Впервые скрестились клинки. Кальвин почувствовал, что Кастеллио не склонен безвольно подчиняться ему в религиозных а духовных делах, среди всеобщей лести он обнаружил извечного противника всякой диктатуры, независимого человека. И с этого часа Кальвин решил при первой же возможности лишить должности и, если получится, убрать из Женевы этого человека, который хочет служить не ему, а лишь своей собственной совести.
Кто ищет предлог, тот всегда сумеет его найти. Кальвину не пришлось долго ждать. Потому что Кастеллио, который не может прокормить свою многочисленную семью на слишком скудное жалованье школьного учителя, добивается более соответствующего его способностям и лучше оплачиваемого места «проповедника слова божьего». С того часа, как он покинул Лион, это было целью его жизни — стать служителем и глашатаем евангелического учения. Вот уже несколько месяцев блестящий теолог ведет проповеди в приходе Вандевр, не вызывая ни малейшего упрека в городе со строгими нравами; и ни один человек в Женеве не может с таким же основанием требовать включения в число проповедников. Действительно, просьба Кастеллио встречена единодушным согласием магистрата, и 15 декабря 1543 года принимается решение: «Так как Себастьян является ученым человеком и весьма пригодным для служения церкви, сим приказываем зачислить его на церковную должность».
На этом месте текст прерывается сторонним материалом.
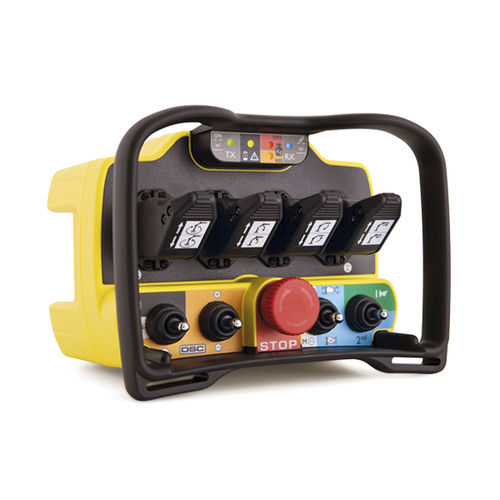 Rádio controle remoto - M880 ZEUS2 M - IMET Radio Remote Control - com joystick / com interruptor de alavanca / industrial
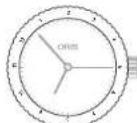 Oris Aquis Hammerhead - Donner dis bezelder (cerceve) 2'nci danan dillm. - 1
Но магистрат не принял в расчет Кальвина. Как? Не спросив его заранее самым почтительным образом, магистрат распорядился сделать проповедником и, значит, членом консистории Кастеллио, человека, который благодаря внутренней независимости может стать неугодным ему? Кальвин сразу же выдвигает протест против назначения Кастеллио и в письме обосновывает свои самовольные действия неясными словами: «Существуют серьезные причины, которые препятствуют его назначению… Я во всяком случае лишь намекнул на эти причины перед советом, но не указал на них, и в то же время выступил против всякого ложного подозрения, чтобы оставить его имя нетронутым. Моим намерением является пощадить его».
Когда читаешь эти темные и таинственно звучащие слова, то прежде всего закрадывается неприятное подозрение. Действительно, разве это не выглядит так, как будто против Кастеллио имелось нечто позорящее его, что делало невозможным для него занять место проповедника, какой-то порок, который Кальвин милосердно скрывает под покровом христианского снисхождения, чтобы «пощадить» его. Спрашивается, какое правонарушение совершил этот многоуважаемый ученый, о чем Кальвин столь великодушно умалчивает? Посягал на чужие деньги, насиловал женщин? Разве его известное всему городу безупречное поведение скрывает какое-нибудь тайное заблуждение? Но с помощью намеренной неясности Кальвин позволяет совершенно неопределенному подозрению витать над Кастеллио, а для чести и престижа человека пет ничего более губительного, чем «щадящая» двусмысленность.
40
Vulgata (Вульгата, лат. — народный, общедоступный) — латинский перевод Библии, выполненный в конце IV — начале V в. блаженным Иеронимом. Был признан официальным текстом в римско-католической церкви. Здесь Цвейг использует термин Vulgata для обозначения перевода Библии на европейские языки.